As Web pages are usually filled with all kinds of unrelated stuff, such as adds, styling information or scripts, and the XML(-like) syntax, which is not every ones favourite, as it may increase the size of the actual payload slightly, most so-called "REST" APIs do want to exchange JSON-based documents. While plain JSON is not an ideal representation format, as it does not ship with link-support at all, it is though very popular. Certain additions such as JSON Hyper-Schema (application/schema+json hyper-schema) or JSON Hypertext Application-Language (HAL) (application/hal+json) add support for links and link-relation. These can be used to render data received from the server as-is. However, if you want a response to automatically drive your application state (i.e. to dynamically draw the GUI with the processed data) a more specific representation format is needed, that can be parsed by your client and act accordingly as it understands what the server wants it to do with it (= affordance). If you like to instruct a client on how to build a request support for other media-types such as hal-forms or ion need to be supported. Certain media-types furthermore allow you to use a concept called profiles, that allow you to annotate a resource with a semantic type. HAL JSON i.e. does support something like that where the Content-Type header may now contain a value such as application/hal+json;profile=http://schema.org/Car that hints the media-type processor that the payload follows the definition of the given profile and may thus apply further validity checks.
As the representation format should be generic enough to gain widespread usage, and URIs itself shouldn't hint a client as well what kind of data to expect, an other mechanism needs to be used. Link relation names are basically an annotation for URIs that tell a client about the purpose of a certain link. A pageable collection might return links annotated with first, prev, next and last which are pretty obvious what they do. Other links might be hinted with prefetch, that hint a client that a resource can be loaded right after loading the current resource finished as it is very likely that the client will retrieve this resource next. Such media-types, however, should be either standardized (defined in a proposal or RFC and registerd with IANA) or follow the schema proposed by Web linking, (i.e. as used by Dublin Core). A client that just uses the URI for an invoked link-relation name will still work in case the server changes its URI scheme instead of attempting to parse some parameters from the URI itself.

● ● ● ● ● ● ●

→ **STATED EXERCISE**
How would the passage on JSON media types and link relations go on after its final sentence? Write the next part. The listing has nothing to do with the passage on JSON media types and link relations.

→ **SOURCE DATA**
● ● ● ● ● ● ●

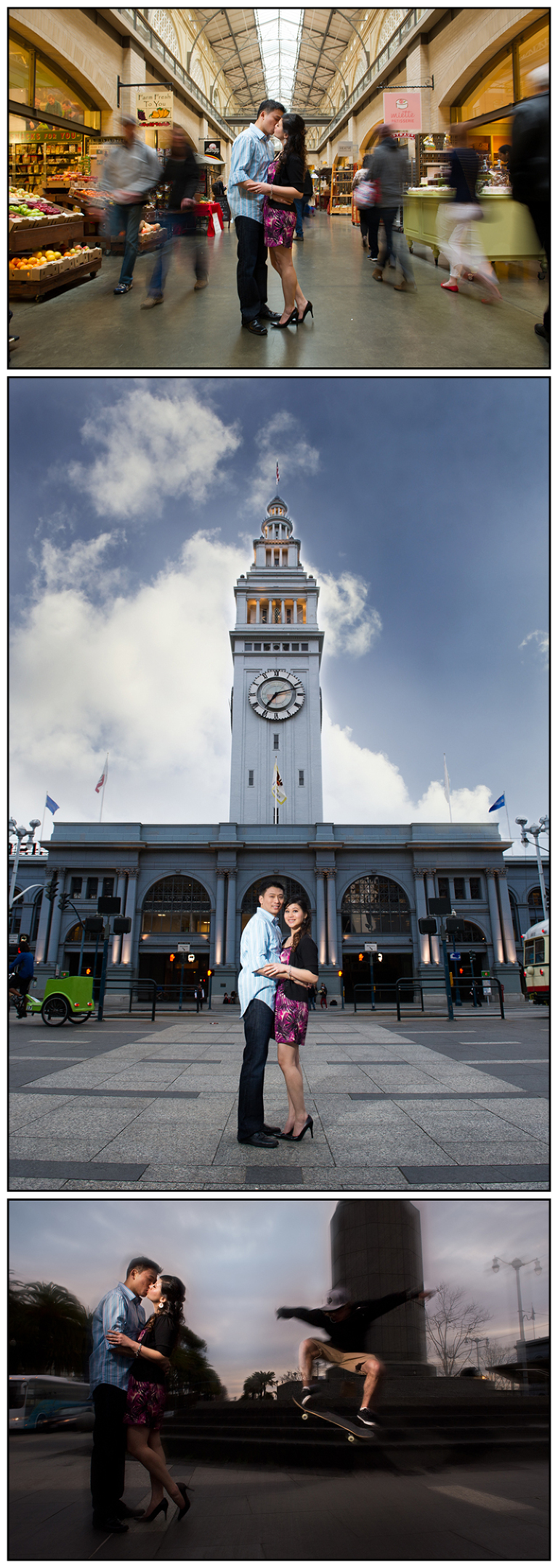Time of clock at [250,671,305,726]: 7:12
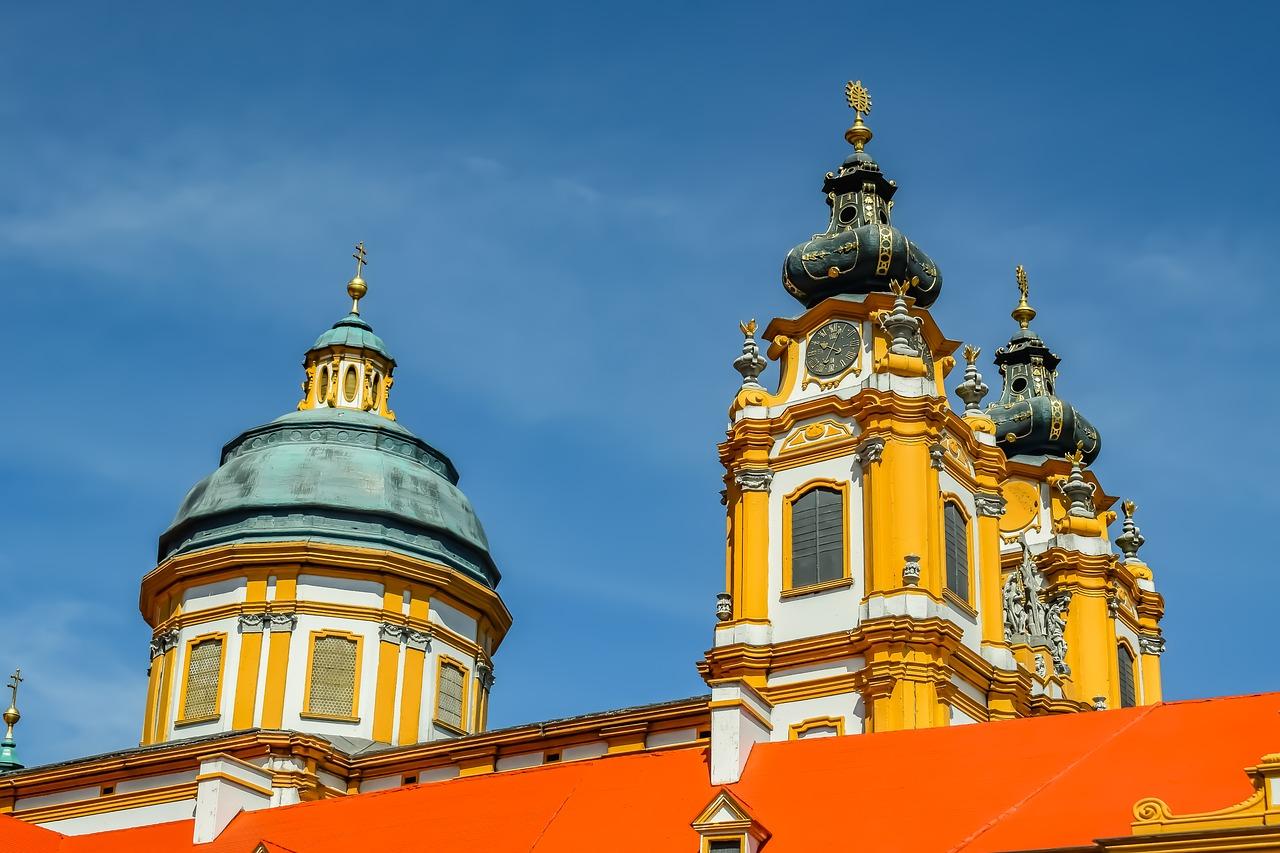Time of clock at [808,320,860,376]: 10:03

● ● ● ● ● ● ●

→ **ANSWER TO THIS PROBLEM**
In regards to de/coupling in a distributed system a certain amount of coupling has to exist otherwise parties wont be able to communicate at all. Though the point here is, the coupling should be based on well-defined and standardized formats that plenty of clients may support instead of exchanging specific representation formats only a very limited number of clients support (in worst case only the own client). Instead of directly coupling to the API and using an undefined JSON-based syntax (maybe with external documentation of the semantics of the respective fields) the coupling should now occur on the media-types parties can use to exchange the format. Here, not the question of which media-type to support should be asked but how many you want to support. The more media-types your client or server supports, the more likely it is to interact with other peers in the distributed system. On the grand-scheme of things, you want a server to be able to server a plethora of clients while a single client should be able to interact with (in best case) every server without the need for constant adoptions.
So, if you really want to decouple clients from servers, you should take a closer look at how the Web actually works and try to mimic its interaction model onto your application layer. As "Uncle Bob" Robert C. Martin mentioned
An architecture is about intent! (Source)
and the intention behind the REST architecture is the decoupling of clients from servers/services. As such, supporting multiple media-types (or defining your own-one that is generic enough to reach widespread adoption), looking up URIs just via their accompanying link-relation names and relying on content-type negotiation as well as relying only on the provided data may help you to achieve the degree of decoupling you are looking for.
All nice and well in theory, but so far every rest api I encountered in my career had predefined contracts that changed over time.
The problem here is, that almost all of those so called "REST APIs" are RPC services at its heart which should not be termed "REST" to start with - this is though a community issue. Usually such APIs ship with external documentation (i.e. Swagger) that just re-introduce the same problems classical RPC solutions, such as CORBA, RMI or SOAP, suffer from. The documentation may be seen as IDL in that process without the strict need for skeleton classes, though most "frameworks" use some kind of typed data classes that will either ignore the recently introduced field (in best case) or totally blow up on invocation.
One of the problems REST suffers from is, that most people haven't read Fieldings thesis and therefore don't see the big picture REST tries to establish but claim to know what REST is and therefore mix up things and call their services RESTful which lead to a situation where REST != REST. The ones pointing out what a REST architecture is and how one might achieve it are called out as dreamers and unworldly when the ones proclaiming the wrong term (RPC over HTTP = REST) continue to do so adding to the confusion of especially the ones just learning the whole matter.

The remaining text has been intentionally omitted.